Hasty gave no impression that he was impatient or upset that Twilight had missed what he meant. “You said that we could investigate the message from other directions. What did you have in mind?”

The thread of Twilight’s mind from when she was standing, indecisive, at the train station returned to the front of her mind. All at once it tied together with Hasty’s question. “For example,” she said, stretching out the words to give her brain time to catch up. “I was just considering paying a visit to my mother and father. Consider that the scroll, in essence, casts doubt upon my parentage. Now, I’ve never had any indication that they were anything other than the most doting and devoted of parents.

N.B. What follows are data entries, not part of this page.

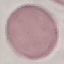 Result: no malaria parasites seen. Thin blood film. Photographed with a smartphone camera at the microscope eyepiece. Giemsa-stained preparation. Cell patch, automatically extracted from a larger field of view and resized to 64 × 64 pixels.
Identify the parasite.
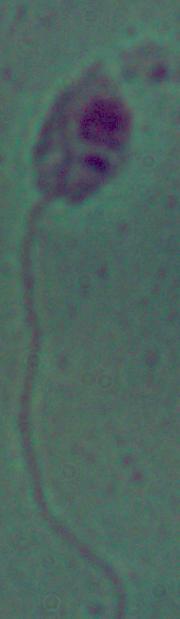

This is Leishmania.

magnification = 1000x
modality = photomicrograph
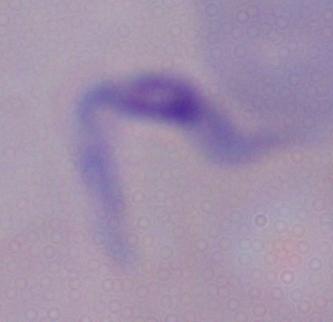
modality = photomicrograph
identification = trypanosome
magnification = 1000x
Give the position of every malaria parasite.
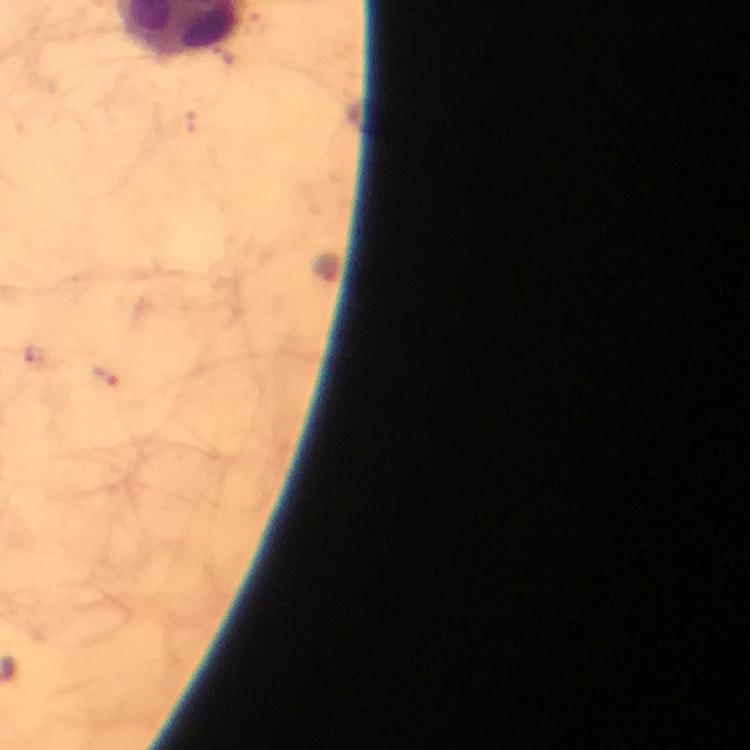
Approximate centers as {x, y} in pixels.
Malaria parasites: {323, 267}, {105, 375}.

magnification = 100x
stain = Giemsa
cropped from = one field of view
context = from a malaria diagnostic workup
capture = smartphone mounted on the microscope
immersion oil = applied
preparation = thick smear
image size = 750×750 pixels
Point out each leukocyte.
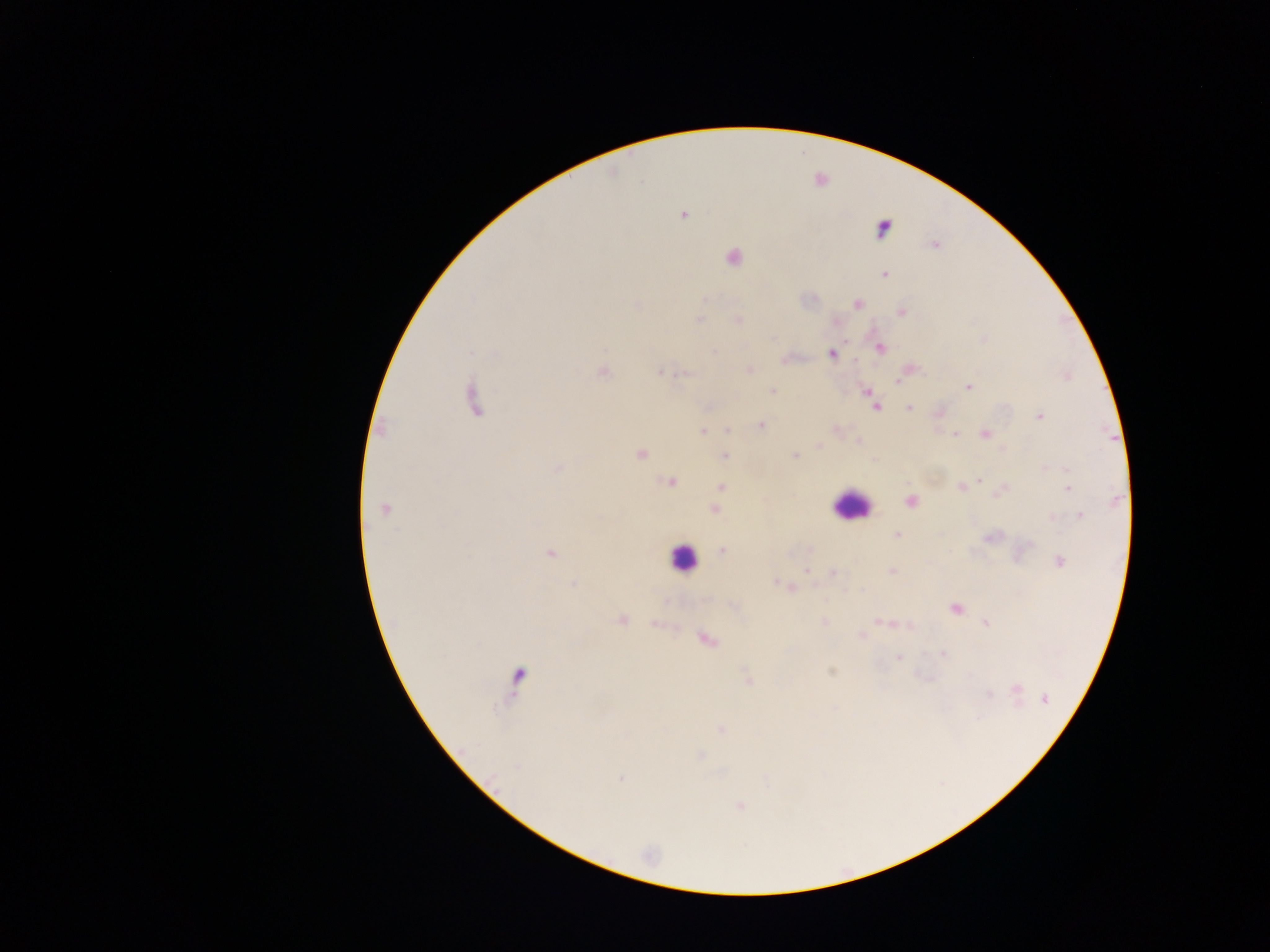
Approximate centers as (x, y) in pixels.
Leukocytes: (851, 505), (682, 559).

{
  "malaria_parasite_locations": "approximate centers as (x, y) in pixels: (684, 215), (883, 227), (933, 244), (732, 257), (884, 274), (856, 303), (900, 312), (699, 320), (738, 320), (878, 347), (830, 353), (786, 358), (749, 369), (907, 370), (602, 371), (660, 371), (1067, 376), (968, 387), (772, 391), (866, 391), (472, 398), (872, 402), (875, 407), (908, 407), (938, 413), (1039, 415), (759, 425), (836, 429), (702, 430), (727, 431), (985, 433), (956, 434), (858, 442), (818, 445), (641, 453), (724, 456), (794, 456), (557, 469), (1066, 470), (980, 480), (670, 481), (721, 486), (960, 486), (1067, 488), (719, 491), (1000, 492), (910, 501), (384, 509), (714, 510), (1079, 515), (1051, 518), (897, 534), (722, 550), (810, 550), (549, 552), (1059, 561), (892, 571), (832, 572), (774, 581), (574, 583), (789, 588), (955, 607), (621, 620), (880, 622), (985, 622), (823, 623), (655, 624), (908, 625), (862, 635), (705, 639), (941, 653), (898, 657), (830, 671), (516, 676), (748, 680), (1015, 689), (1045, 699), (721, 728), (700, 755), (622, 779), (740, 805)",
  "country": "Ghana",
  "preparation": "thick blood smear",
  "capture": "mobile-phone photograph through a microscope",
  "field_of_view": "single",
  "image_size": "1270×952 pixels"
}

So, if instead of racing off to Celestia I was to drop in on my folks and, without bringing up the scroll, confirm that there was nothing shady about how I came to be their daughter, that would be a point against the scroll’s legitimacy.”

“You have a point. All right. Let’s go and talk to your parents.”

Hasty kicked off of the wall and was ready to head back out of the street. Twilight stuck out a hoof like the gate of a toll booth to block him, and his chest bumped against it. Both of them withdrew with a swift motion. “Right,” he continued. “I shouldn’t just take action without completing the analysis. We should stay and consider our other options.”

“Actually, what I was going to say is that seeing my parents does seem like a good move, but I think it would be better if I go alone. They have no idea who you are, and meeting a stranger tends to put one on a different footing than being greeted by the daughter you haven’t seen in a while, doesn’t it?”

“I wouldn’t know. I don’t have a daughter I haven’t seen in a while. Or one I have.”

Twilight rubbed her temple. “What I’m saying is this. I’m going to go back in that direction—“ She pointed down a road that curved away to an unseen distance—“and drop in on my parents. You should take a different tack. Now, if you want to go back to the library and search, you may do so. But, I would advise caution. Don’t displace the other scrolls. Don’t bring up that you didn’t know about reference numbers. And, should you find the scroll, wait for me before opening it. In fact, just leave it where you find it.”

“I got it. Divide and conquer. You go one way, I’ll go the other, and we’ll find the answer in the middle. All right. I am ready for this.” He cracked his hooves and looked both ways on the street before sneaking down the road like a stereotypical secret agent. Twilight shook her head and walked down the curved road.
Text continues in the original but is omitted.